Significant Decisions

See INDEPENDENT CONTRACTORS, Entertainers
A performance lease that required a dancer to pay a certain amount to a club that required performance during specified shifts to create revenue for the club was a contract, the essence of which was clearly personal labor.  The dancer was a covered worker when performing under the contract.  ....Beth Stracener, 05 14952 (2006) [Editor's Note: The Board's decision was appealed to superior court under Pierce County Cause No. 06-2-11854-1.]



IN RE: BETH A. STRACENER ) DOCKET NO. 05 14952
  )  
CLAIM NO. Y-894348 ) DECISION AND ORDER
  )  

APPEARANCES:

 

Claimant, Beth A. Stracener, Pro Se

 

Employer, LLC Foxes II, by

Law Office of Larry N. Johnson, PLLC, per

Larry N. Johnson

 

Department of Labor and Industries, by

The Office of the Attorney General, per

David I. Matlick, Assistant

 

 

            The employer, LLC Foxes II, filed an appeal with the Board of Industrial Insurance Appeals on May 16, 2005 , from an order of the Department of Labor and Industries dated March 18, 2005 .  In this order, the Department affirmed orders dated December 13, 2004 and June 25, 2004 , in which the Department allowed the claim.  The Department order is AFFIRMED.

 

PRELIMINARY MATTERS

 

             Pursuant to RCW 51.52.104 and RCW 51.52.106, this matter is before the Board for review and decision on a timely Petition for Review filed by the employer to a Proposed Decision and Order issued on March 29, 2006 , in which the industrial appeals judge affirmed the order of the Department dated March 18, 2005 .

* _Provided data_:
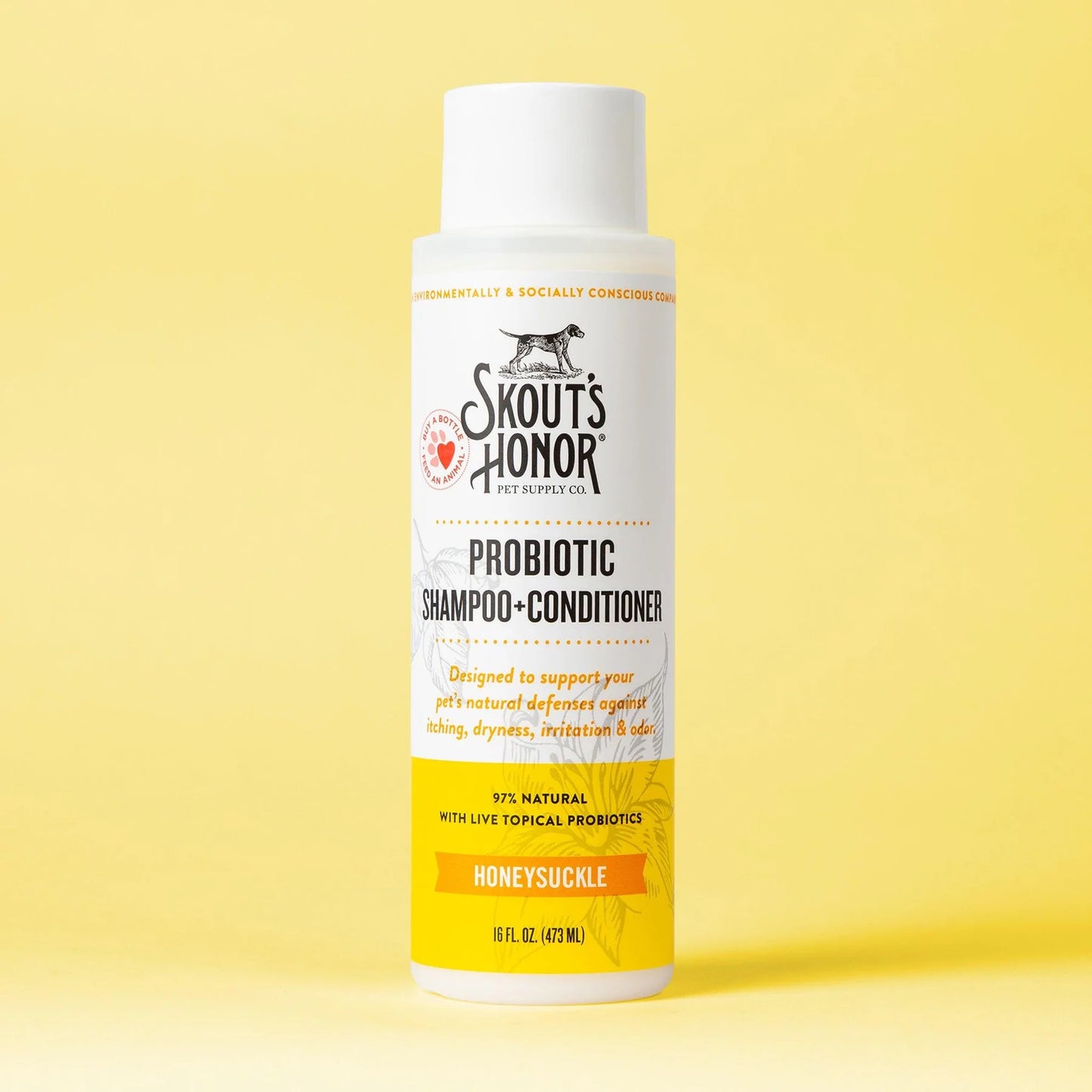 Skout's Honor Probiotic Shampoo & Conditioner For Dogs & Cats Honeysuckle Scent 16oz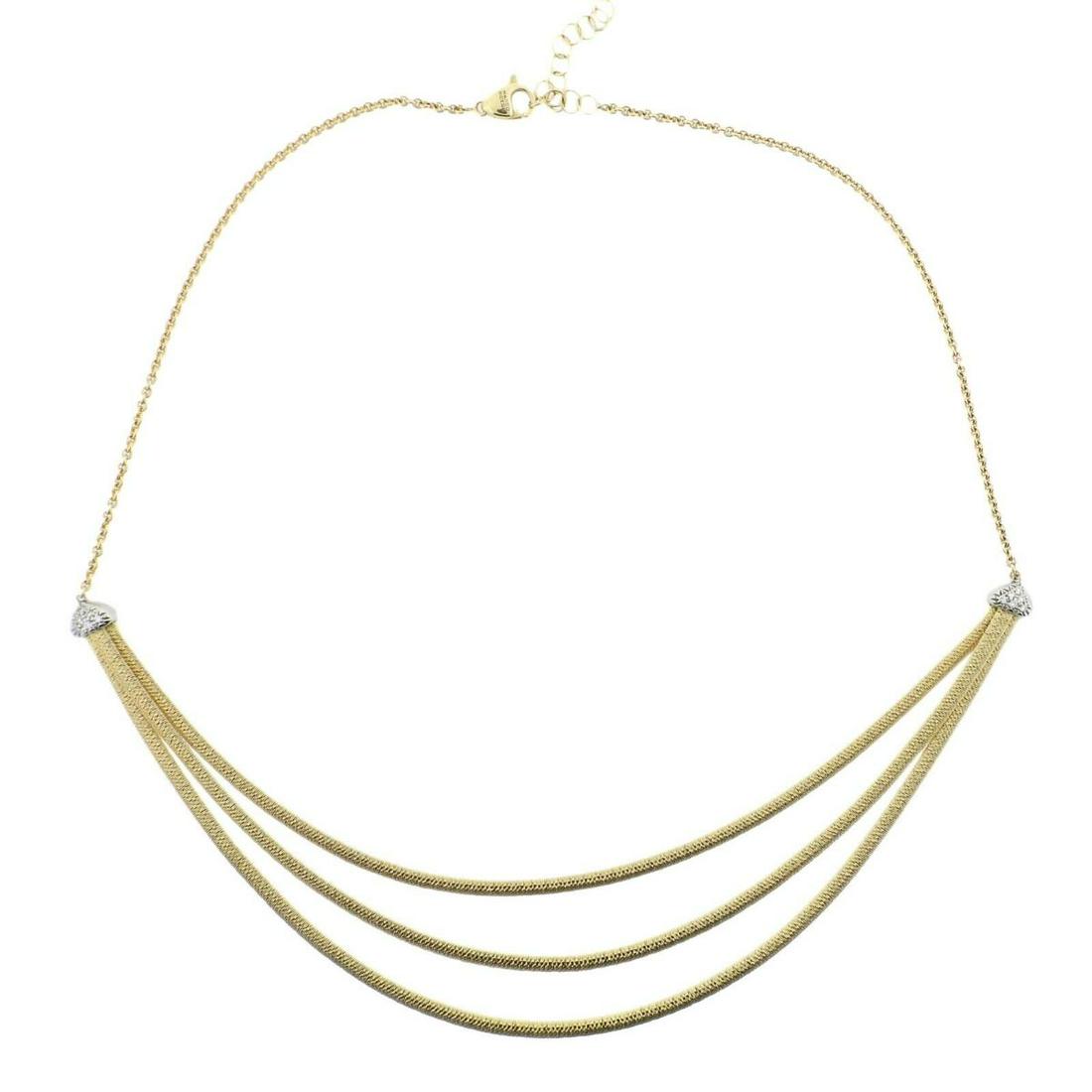 Marco Bicego Cairo Diamond 18k Gold Three Strand Necklace (1 of 4)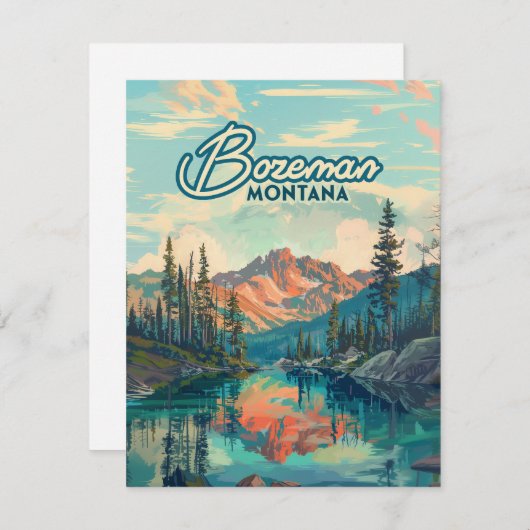 ボーズマンモンタナロッキーマウンテンズヴィンテージカード (正面/裏面)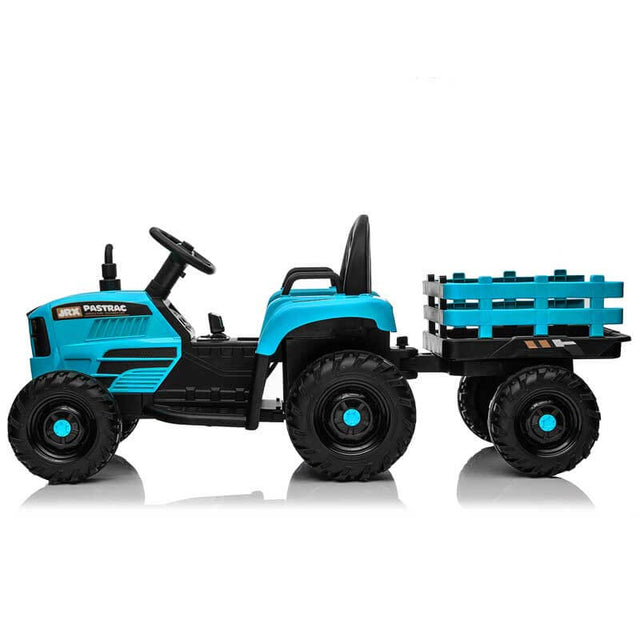 Blue Ride on Tractor with Trailer,12V Battery Powered Electric Tractor Toy w/Remote Control,electric car for kids,Three speed adjustable,Power display, USB,MP3 ,Bluetooth,LED light,Two-point safety belt | Shinymarch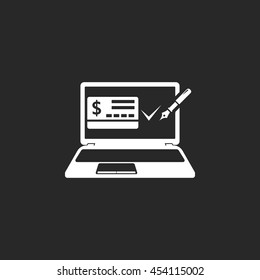 Online mobile payment approved on laptop sign simple icon on background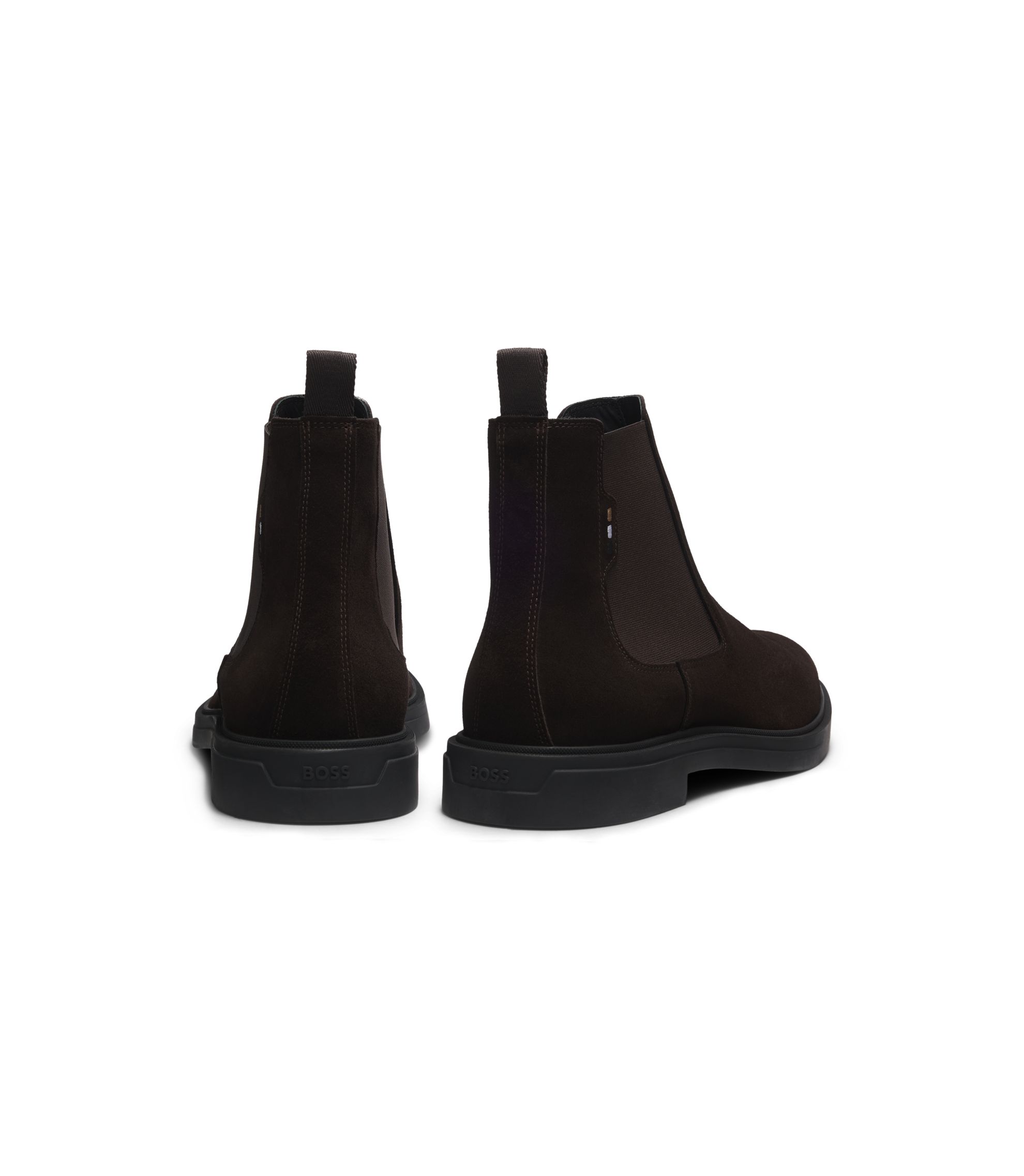BOSS - Signature-stripe Chelsea boots in suede - Dark Brown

* _Your goal_:
Extract the passage of the Board decision that runs from "Department of Labor and Industries, by" up to and including "order is AFFIRMED.". The items are separate material, apart from the Board decision.

* _Answer for this exercise_:
Department of Labor and Industries, by

The Office of the Attorney General, per

David I. Matlick, Assistant

 

 

            The employer, LLC Foxes II, filed an appeal with the Board of Industrial Insurance Appeals on May 16, 2005 , from an order of the Department of Labor and Industries dated March 18, 2005 .  In this order, the Department affirmed orders dated December 13, 2004 and June 25, 2004 , in which the Department allowed the claim.  The Department order is AFFIRMED.